--- begin ---

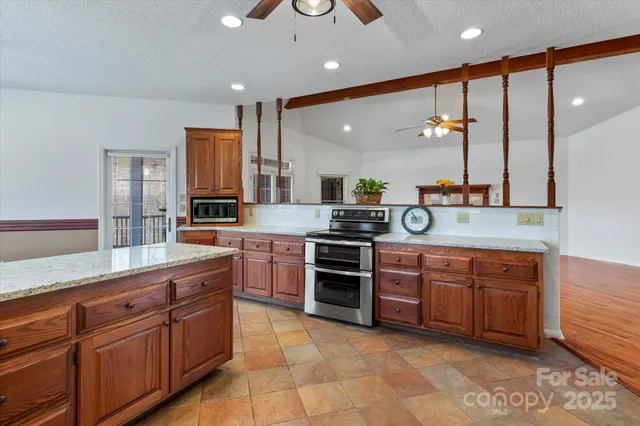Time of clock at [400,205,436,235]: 8:54
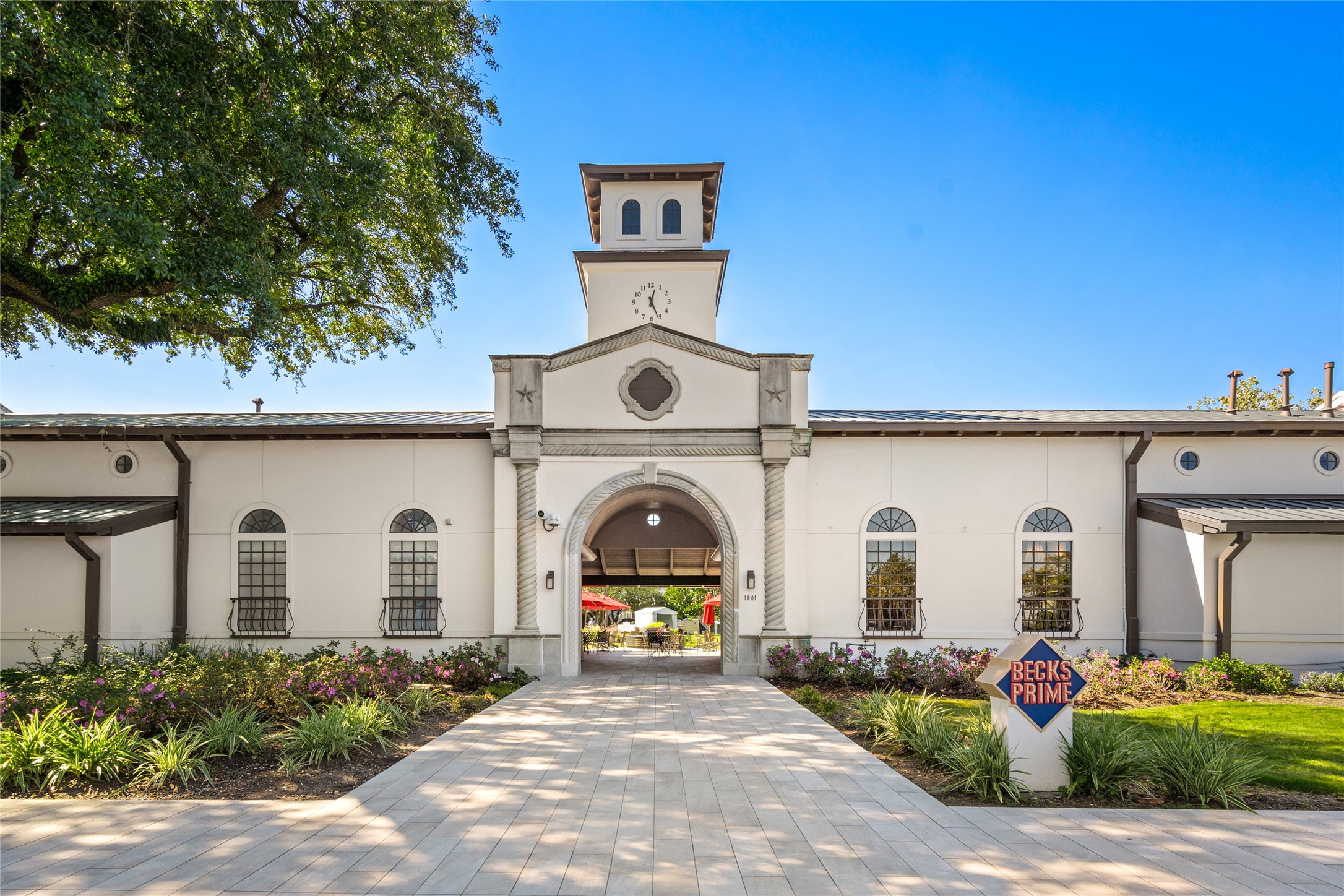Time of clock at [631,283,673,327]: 12:26
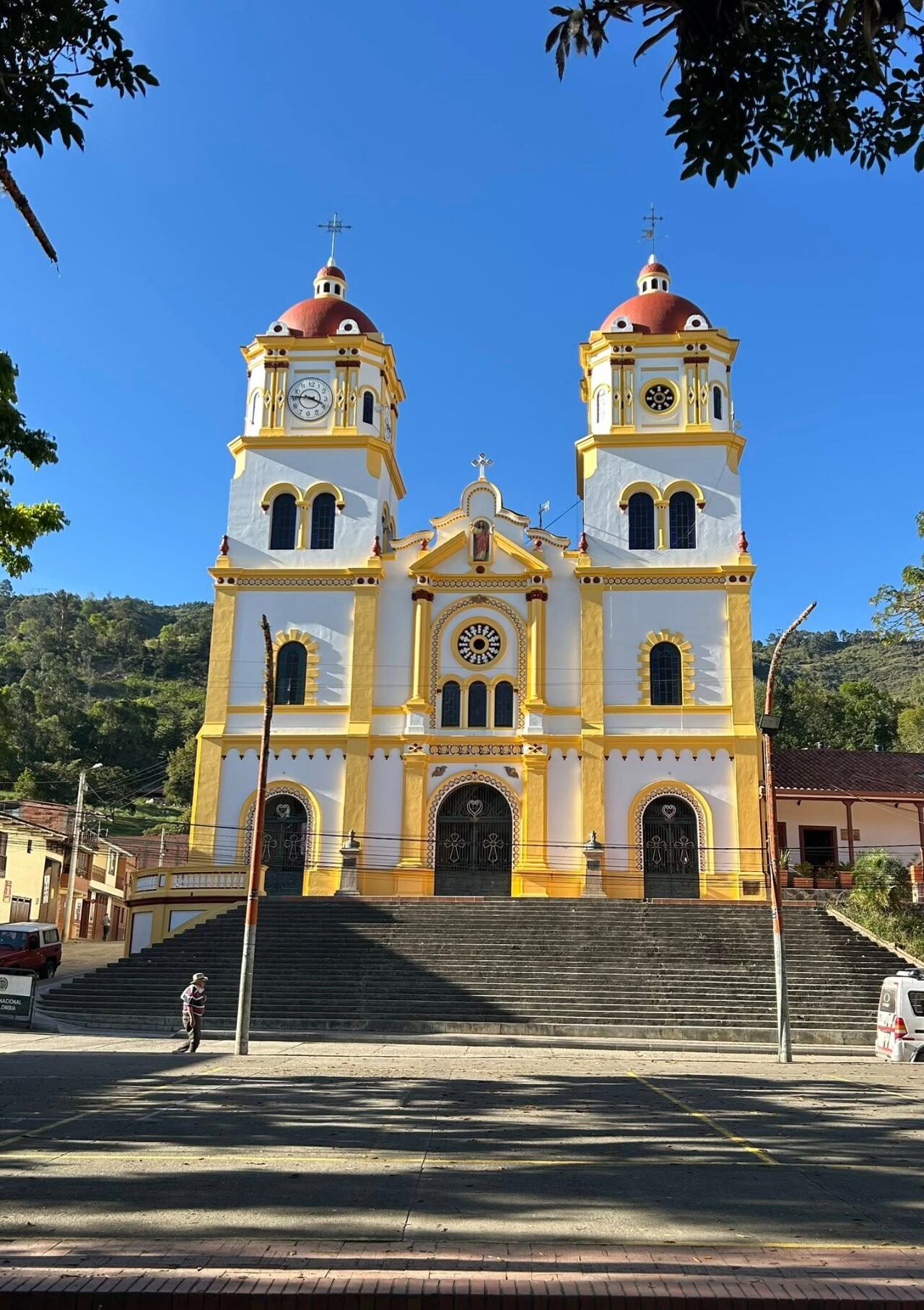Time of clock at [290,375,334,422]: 3:45
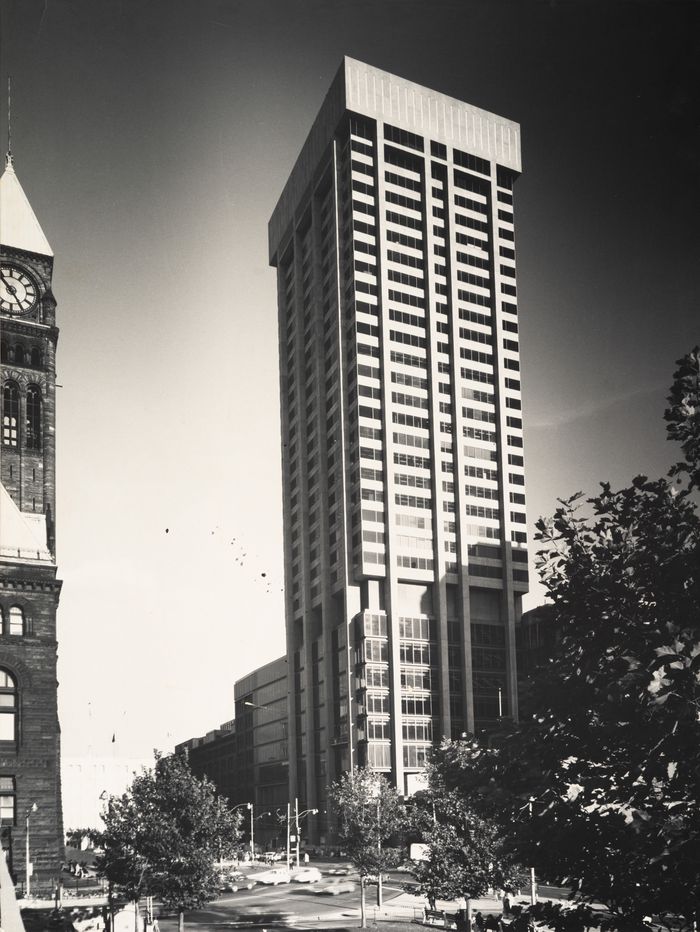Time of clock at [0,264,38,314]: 10:24
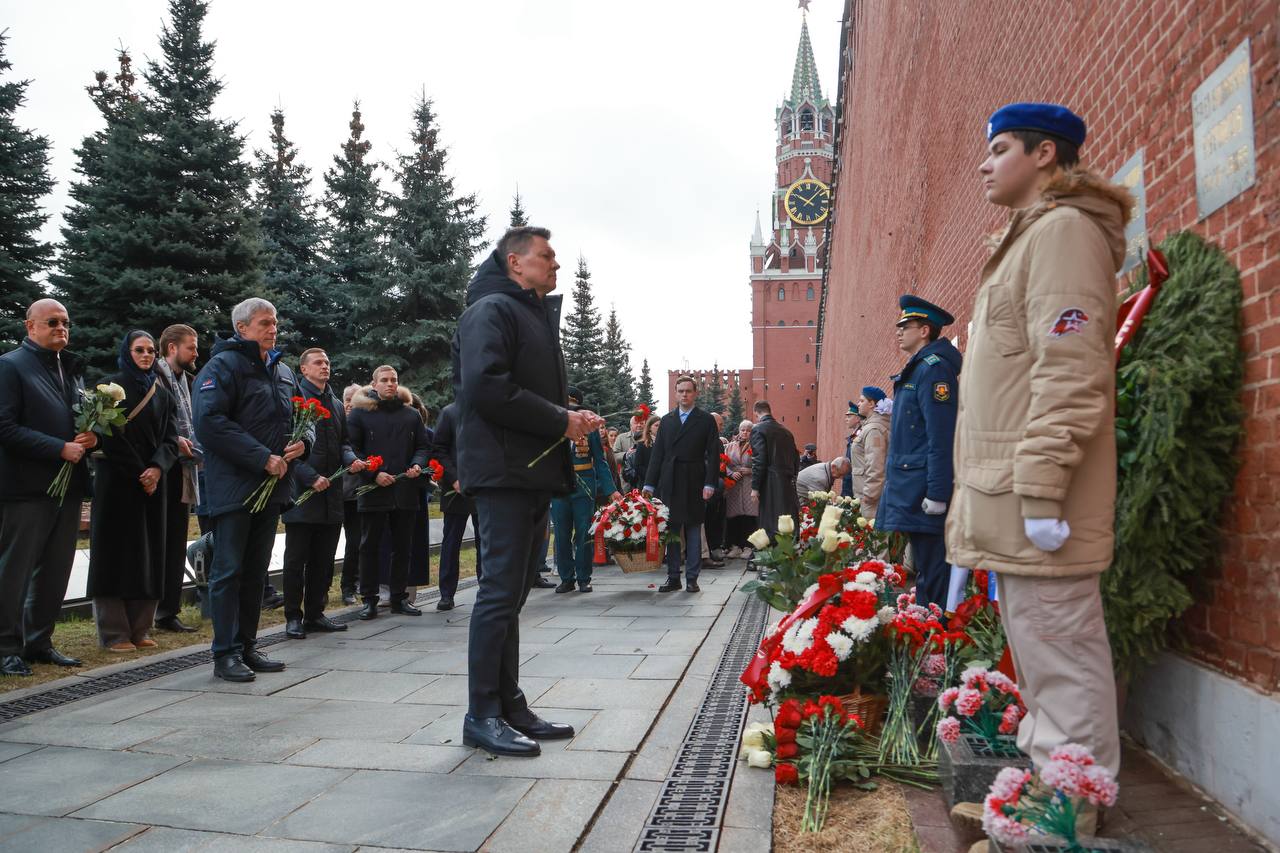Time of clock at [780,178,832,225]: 10:07
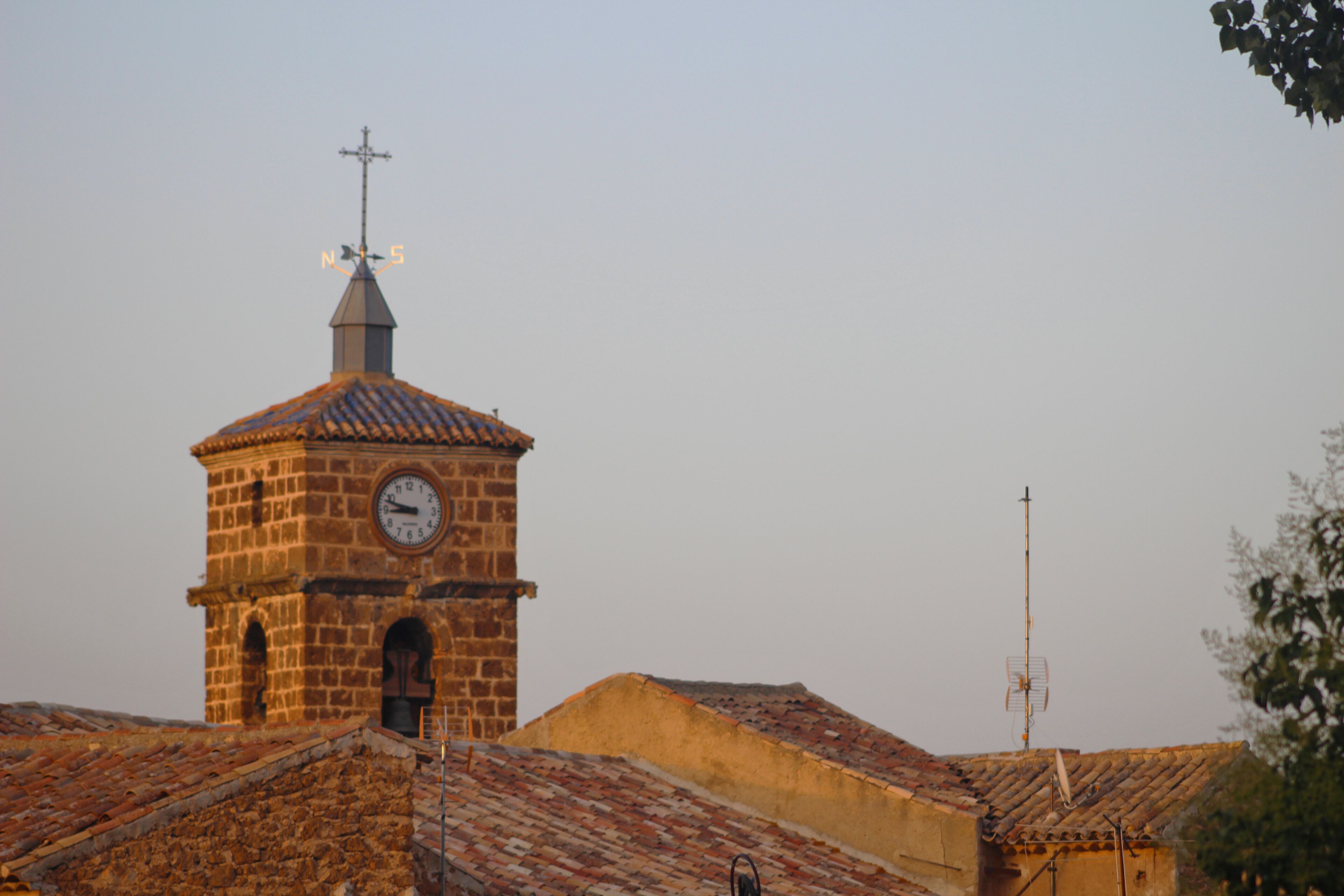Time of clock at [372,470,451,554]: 8:47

--- end ---

• Objective
Rewrite every line of the records with "Time of clock" renamed to "Time shown by clock" and everything else left unchanged, leaving the pictures out.

• Exercise solution
Time shown by clock at [400,205,436,235]: 8:54
Time shown by clock at [631,283,673,327]: 12:26
Time shown by clock at [290,375,334,422]: 3:45
Time shown by clock at [0,264,38,314]: 10:24
Time shown by clock at [780,178,832,225]: 10:07
Time shown by clock at [372,470,451,554]: 8:47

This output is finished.